Der Bericht dürfe jetzt aber nicht in der Schublade verschwinden, „er muss in allen Mitgliedsstaaten diskutiert werden”, so Karas. ÖVP-Europaabgeordneter Lukas Mandl ergänzte: „Der Bericht der Kommission wirft entscheidende Fragen auf und zeigt Verbesserungspotenzial auf. Das ist eine gute Grundlage für die Behandlung im Europa-Parlament”, so der Politiker in einer Aussendung. „Großes Verbesserungspotenzial gibt es aber in etwa einem Viertel der Mitgliedsstaaten.”
Orban im Fokus
SPÖ-Europaabgeordnete Bettina Vollath zeigte sich ebenfalls erfreut über die Berichte zur Lage der Rechtsstaatlichkeit: „Rechtsstaatlichkeit ist einer der Grundpfeiler unserer europäischen Demokratie – und diese gilt es konsequent gegen autoritäre Entwicklungen zu stärken.
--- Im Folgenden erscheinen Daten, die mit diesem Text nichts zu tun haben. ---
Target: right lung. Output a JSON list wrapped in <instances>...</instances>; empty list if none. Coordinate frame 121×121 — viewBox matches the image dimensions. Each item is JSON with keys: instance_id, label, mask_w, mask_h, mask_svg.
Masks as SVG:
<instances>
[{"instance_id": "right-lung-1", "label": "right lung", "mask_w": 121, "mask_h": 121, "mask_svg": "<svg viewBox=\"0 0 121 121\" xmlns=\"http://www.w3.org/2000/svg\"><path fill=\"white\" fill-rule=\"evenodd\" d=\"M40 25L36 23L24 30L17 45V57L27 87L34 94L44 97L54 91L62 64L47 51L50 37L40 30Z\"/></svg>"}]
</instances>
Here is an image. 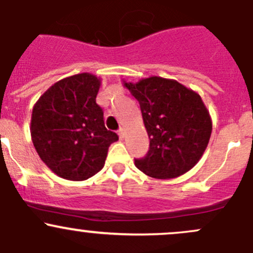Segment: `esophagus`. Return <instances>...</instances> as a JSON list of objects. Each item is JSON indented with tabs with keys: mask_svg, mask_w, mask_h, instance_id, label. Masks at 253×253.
<instances>
[{
	"mask_svg": "<svg viewBox=\"0 0 253 253\" xmlns=\"http://www.w3.org/2000/svg\"><path fill=\"white\" fill-rule=\"evenodd\" d=\"M117 133H119L120 138H121V139H124L125 136H126V131H125L124 127H121V128H120L119 131H117Z\"/></svg>",
	"mask_w": 253,
	"mask_h": 253,
	"instance_id": "obj_1",
	"label": "esophagus"
}]
</instances>
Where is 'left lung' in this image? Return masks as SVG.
Segmentation results:
<instances>
[{
  "mask_svg": "<svg viewBox=\"0 0 253 253\" xmlns=\"http://www.w3.org/2000/svg\"><path fill=\"white\" fill-rule=\"evenodd\" d=\"M124 85L138 100L149 137V150L136 167L154 178H174L202 158L211 133V120L196 91L174 79L149 77Z\"/></svg>",
  "mask_w": 253,
  "mask_h": 253,
  "instance_id": "obj_1",
  "label": "left lung"
}]
</instances>
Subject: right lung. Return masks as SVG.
Returning a JSON list of instances; mask_svg holds the SVG:
<instances>
[{"mask_svg": "<svg viewBox=\"0 0 253 253\" xmlns=\"http://www.w3.org/2000/svg\"><path fill=\"white\" fill-rule=\"evenodd\" d=\"M99 88L94 75L71 76L51 85L33 108V144L48 169L66 180L83 181L100 171L119 139L104 125Z\"/></svg>", "mask_w": 253, "mask_h": 253, "instance_id": "right-lung-1", "label": "right lung"}]
</instances>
Es ist eine wichtige Entscheidung der EU-Kommission, die rechtsstaatliche Lage in allen EU-Ländern breit und fundiert zu beleuchten.”
Die grüne Delegationsleiterin im EU-Parlament, Monika Vana, erklärte, dass die EU-Kommission einige Rechtsstaatsdefizite in den EU-Mitgliedsstaaten „klar benannt” habe. „Die EU-Kommission muss alle Rechtswege nutzen, um Rechtsstaatlichkeit in der EU durchzusetzen. Die Einleitung eines Vertragsverletzungsverfahrens gegen die LGBTIQ-freien Zonen in Polen ist überfällig.” (red)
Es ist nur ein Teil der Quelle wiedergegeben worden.